In a waste composition study released in 2016, it was revealed that 32.2 per cent of trash coming from single-family homes is recyclable material including paper, cardboard, glass and plastic. When you add in the organic material and metals that end up in the Hartland Landfill, that figure climbs to more than 60 per cent of items from single family homes could be processed for re-use.

The numbers have prompted the CRD to reassess its solid waste management plan for the first time since 1995. The CRD is conducting public engagement sessions to better understand people’s needs, and comprise a plan to reduce solid waste going into the landfill by one third by 2030.
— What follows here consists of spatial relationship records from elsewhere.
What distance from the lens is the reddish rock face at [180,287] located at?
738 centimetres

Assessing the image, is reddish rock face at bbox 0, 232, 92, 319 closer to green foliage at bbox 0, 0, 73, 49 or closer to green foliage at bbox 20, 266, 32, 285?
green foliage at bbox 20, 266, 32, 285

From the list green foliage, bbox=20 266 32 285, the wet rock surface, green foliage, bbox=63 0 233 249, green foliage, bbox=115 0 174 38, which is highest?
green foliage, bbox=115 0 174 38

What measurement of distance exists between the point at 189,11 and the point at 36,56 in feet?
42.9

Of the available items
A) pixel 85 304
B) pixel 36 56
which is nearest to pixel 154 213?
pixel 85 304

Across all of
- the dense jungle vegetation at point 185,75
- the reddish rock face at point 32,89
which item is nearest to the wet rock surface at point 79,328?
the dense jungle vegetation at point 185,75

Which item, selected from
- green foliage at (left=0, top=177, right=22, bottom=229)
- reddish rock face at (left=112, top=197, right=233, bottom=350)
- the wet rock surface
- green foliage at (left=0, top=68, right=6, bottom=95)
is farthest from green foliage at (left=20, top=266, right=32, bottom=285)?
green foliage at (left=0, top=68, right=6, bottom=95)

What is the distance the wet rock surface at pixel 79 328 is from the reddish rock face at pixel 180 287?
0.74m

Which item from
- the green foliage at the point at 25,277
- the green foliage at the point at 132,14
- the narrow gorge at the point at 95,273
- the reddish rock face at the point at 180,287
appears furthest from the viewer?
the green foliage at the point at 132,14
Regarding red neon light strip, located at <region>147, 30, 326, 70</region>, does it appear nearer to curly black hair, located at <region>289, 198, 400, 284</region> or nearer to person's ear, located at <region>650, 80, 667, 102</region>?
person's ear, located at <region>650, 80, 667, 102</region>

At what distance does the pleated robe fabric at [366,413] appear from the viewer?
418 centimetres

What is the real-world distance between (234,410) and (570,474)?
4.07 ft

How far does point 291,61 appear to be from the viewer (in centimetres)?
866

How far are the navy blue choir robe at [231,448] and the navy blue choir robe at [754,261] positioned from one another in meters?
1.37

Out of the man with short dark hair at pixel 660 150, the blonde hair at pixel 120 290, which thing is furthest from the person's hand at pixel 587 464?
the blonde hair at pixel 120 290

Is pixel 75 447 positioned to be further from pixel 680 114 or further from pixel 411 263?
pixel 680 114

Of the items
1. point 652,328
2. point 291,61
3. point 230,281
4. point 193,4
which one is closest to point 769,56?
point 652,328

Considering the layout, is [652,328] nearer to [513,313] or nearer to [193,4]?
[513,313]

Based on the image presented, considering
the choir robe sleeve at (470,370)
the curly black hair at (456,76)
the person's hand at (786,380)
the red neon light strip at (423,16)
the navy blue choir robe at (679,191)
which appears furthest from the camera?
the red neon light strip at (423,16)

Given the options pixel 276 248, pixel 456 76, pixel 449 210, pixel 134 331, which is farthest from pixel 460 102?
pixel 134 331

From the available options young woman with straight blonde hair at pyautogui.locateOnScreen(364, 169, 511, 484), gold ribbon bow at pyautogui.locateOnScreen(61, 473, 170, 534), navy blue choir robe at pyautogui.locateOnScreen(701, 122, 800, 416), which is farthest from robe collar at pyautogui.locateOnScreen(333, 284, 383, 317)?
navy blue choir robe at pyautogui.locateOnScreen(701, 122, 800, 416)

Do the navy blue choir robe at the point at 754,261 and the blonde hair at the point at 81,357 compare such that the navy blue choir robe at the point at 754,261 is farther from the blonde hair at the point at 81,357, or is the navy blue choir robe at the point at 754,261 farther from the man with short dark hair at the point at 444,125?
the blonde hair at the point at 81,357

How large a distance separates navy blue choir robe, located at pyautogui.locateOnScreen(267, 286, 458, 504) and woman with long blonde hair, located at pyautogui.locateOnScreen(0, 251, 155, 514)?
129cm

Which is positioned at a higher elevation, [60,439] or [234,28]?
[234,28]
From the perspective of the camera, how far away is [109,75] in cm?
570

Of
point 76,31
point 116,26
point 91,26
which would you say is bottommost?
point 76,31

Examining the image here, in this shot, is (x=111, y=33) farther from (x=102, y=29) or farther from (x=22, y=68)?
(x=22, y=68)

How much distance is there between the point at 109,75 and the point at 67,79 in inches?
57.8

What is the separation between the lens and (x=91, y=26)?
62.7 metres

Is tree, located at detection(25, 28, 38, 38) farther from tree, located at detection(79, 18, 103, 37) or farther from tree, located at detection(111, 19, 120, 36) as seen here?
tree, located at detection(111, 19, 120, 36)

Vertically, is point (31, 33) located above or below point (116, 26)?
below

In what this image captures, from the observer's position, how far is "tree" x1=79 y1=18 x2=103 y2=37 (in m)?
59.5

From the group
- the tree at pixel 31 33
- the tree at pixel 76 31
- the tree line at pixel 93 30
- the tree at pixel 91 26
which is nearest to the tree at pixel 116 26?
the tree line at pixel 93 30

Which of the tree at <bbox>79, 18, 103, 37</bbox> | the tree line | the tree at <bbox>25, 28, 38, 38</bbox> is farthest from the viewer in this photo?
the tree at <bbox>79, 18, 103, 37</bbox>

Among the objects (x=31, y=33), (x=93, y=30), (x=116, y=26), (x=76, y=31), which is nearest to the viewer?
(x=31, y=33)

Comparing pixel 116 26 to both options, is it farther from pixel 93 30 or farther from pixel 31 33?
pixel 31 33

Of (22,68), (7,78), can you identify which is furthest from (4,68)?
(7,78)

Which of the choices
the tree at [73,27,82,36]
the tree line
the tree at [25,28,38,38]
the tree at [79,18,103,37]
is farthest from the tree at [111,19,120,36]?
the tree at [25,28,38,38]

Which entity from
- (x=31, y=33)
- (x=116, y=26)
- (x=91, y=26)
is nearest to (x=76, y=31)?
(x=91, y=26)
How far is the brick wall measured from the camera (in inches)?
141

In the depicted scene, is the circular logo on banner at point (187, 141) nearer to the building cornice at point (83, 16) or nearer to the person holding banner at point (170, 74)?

READ MORE: CRD aims to reduce solid waste going to Hartland Landfill by a third by 2030

But this is one issue where the blame falls more on us citizens than our elected representatives. We must all redouble our efforts to ensure our garbage is separated from organic waste, paper, plastic and other recyclables when we haul it out to the curb. Our tax dollars go toward the collection of trash and recyclables every two weeks, the least we can do is make sure that money is well spent.

The CRD is promising to roll out an education campaign to increase public awareness on what items can be recycled and where they should be taken. We owe it to ourselves – along with future generations – to make sure this campaign succeeds.

VIDEO: City of Victoria finds high numbers of single-use items in initial stages of garbage analysis

The Hartland landfill does still take a large portion of recyclables at its recycle depot, where residents can drop off recycling materials for free. According to a 2018 report, the recycling depot saw more than 547 tonnes of paper and cardboard, and more than nine tonnes of plastic collected. In 2015, the CRD implemented a ban on kitchen scraps to save space and reduce greenhouse gases. It is believed that organic components are the largest contributor to waste.

And you don’t even have to go to the effort of setting up a backyard compost bin (although that is a really great idea). It’s just a matter of separating your organic materials from the rest of your household trash and putting it into the green bin. It really is the least we can do.